As long as the tub is firmly fitted and the fridge is cooling there is nothing wrong, just humid air condensing.


----------



## jonandjules (Jun 21, 2009)

Jezport said:


> jonandjules said:
> 
> 
> > Jezport said:
> ...


That's the conclusion I keep coming to but then I struggle to believe that it's acceptable to have water spilling over onto a wooden floor. Maybe I'll put some sort of tray in there or maybe even see if I can lengthen the drain tube to extend underneath the motorhome.


----------



## jonandjules (Jun 21, 2009)

I spoke with Thetford, they believe that the fridge is OK, though are a little susprised at the amount of condensate we are getting.

They were very keen to help - good service.


----------



## jonandjules (Jun 21, 2009)

I wonder if the problem is due to the fact that we are living full time in the motorhome?

I cleaned the fridge out today and found a puddle underneath the box in the bottom of the fridge. I am going to try to wipe down items that have condensation on them before putting them in the fridge.


----------



## Jezport (Jun 19, 2008)

jonandjules said:


> I wonder if the problem is due to the fact that we are living full time in the motorhome?
> 
> I cleaned the fridge out today and found a puddle underneath the box in the bottom of the fridge. I am going to try to wipe down items that have condensation on them before putting them in the fridge.
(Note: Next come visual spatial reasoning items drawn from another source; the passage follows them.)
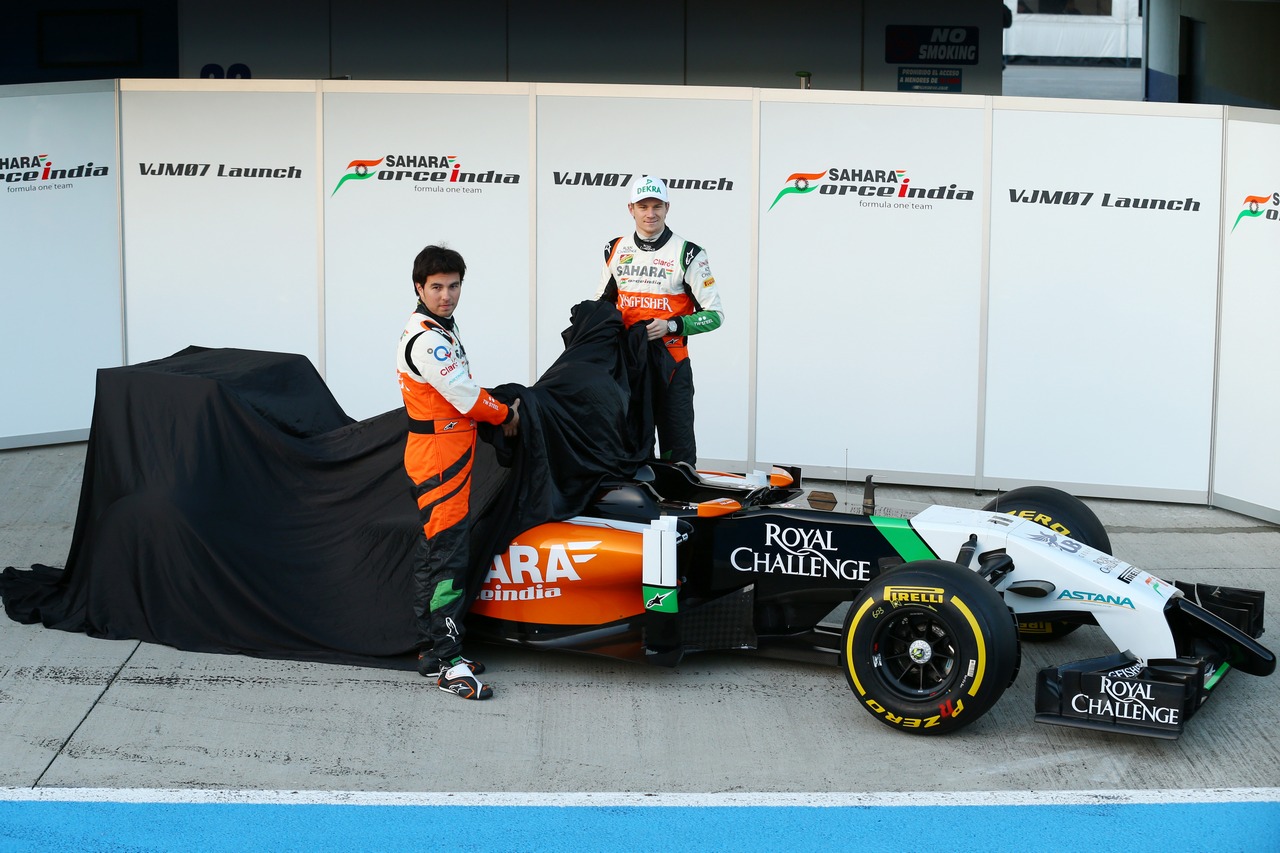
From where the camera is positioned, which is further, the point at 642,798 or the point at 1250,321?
the point at 1250,321

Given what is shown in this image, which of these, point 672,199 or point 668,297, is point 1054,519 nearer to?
point 668,297

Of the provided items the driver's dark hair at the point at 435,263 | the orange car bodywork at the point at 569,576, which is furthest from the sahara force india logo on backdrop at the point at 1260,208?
the driver's dark hair at the point at 435,263

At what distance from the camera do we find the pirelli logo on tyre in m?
5.55

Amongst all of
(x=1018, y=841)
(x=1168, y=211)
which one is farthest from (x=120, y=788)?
(x=1168, y=211)

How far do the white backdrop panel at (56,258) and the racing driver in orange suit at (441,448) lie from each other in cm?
471

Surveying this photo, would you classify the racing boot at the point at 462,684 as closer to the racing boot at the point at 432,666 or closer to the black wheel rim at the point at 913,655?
the racing boot at the point at 432,666

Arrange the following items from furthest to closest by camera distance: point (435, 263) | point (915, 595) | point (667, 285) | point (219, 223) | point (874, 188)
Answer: point (219, 223) → point (874, 188) → point (667, 285) → point (435, 263) → point (915, 595)

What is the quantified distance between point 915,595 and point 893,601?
10 cm

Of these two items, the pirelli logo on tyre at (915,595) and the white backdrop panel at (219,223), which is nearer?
the pirelli logo on tyre at (915,595)

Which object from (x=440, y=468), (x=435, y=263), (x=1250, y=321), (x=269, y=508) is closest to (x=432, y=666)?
(x=440, y=468)

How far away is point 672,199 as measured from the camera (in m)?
9.71

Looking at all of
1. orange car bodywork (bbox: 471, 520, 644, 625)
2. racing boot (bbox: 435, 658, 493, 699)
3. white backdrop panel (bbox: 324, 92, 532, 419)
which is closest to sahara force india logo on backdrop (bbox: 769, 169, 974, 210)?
white backdrop panel (bbox: 324, 92, 532, 419)

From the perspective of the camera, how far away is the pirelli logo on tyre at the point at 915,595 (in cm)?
555

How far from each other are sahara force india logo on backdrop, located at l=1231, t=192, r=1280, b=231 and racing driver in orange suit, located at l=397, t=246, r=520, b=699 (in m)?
5.25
I have found puddles in our fridge after defrosting it


----------



## jonandjules (Jun 21, 2009)

Jezport said:


> jonandjules said:
> 
> 
> > I wonder if the problem is due to the fact that we are living full time in the motorhome?
> ...


Our fridge has an auto defrost cycle every 49 hours.

Several days on and I am still getting too much condensate collecting in the container at the rear of the fridge.

Oh what to do.......?

I still wonder if it's because the fridge is in constant use.....?


----------



## jonandjules (Jun 21, 2009)

The high level of condensation has contibued to collect at the rear of the fridge so I spoke again with Thetford and they seemed to feel that the seals are to blame.
Trouble is the seals can't be replaced as they are part of the doors......so, two new doors!
Two new doors now fitted a week ago and it would seem that the amount of condenate is less. I'll know for sure in another weeks time.
The doors were about £150 the pair and were covered under warranty.


----------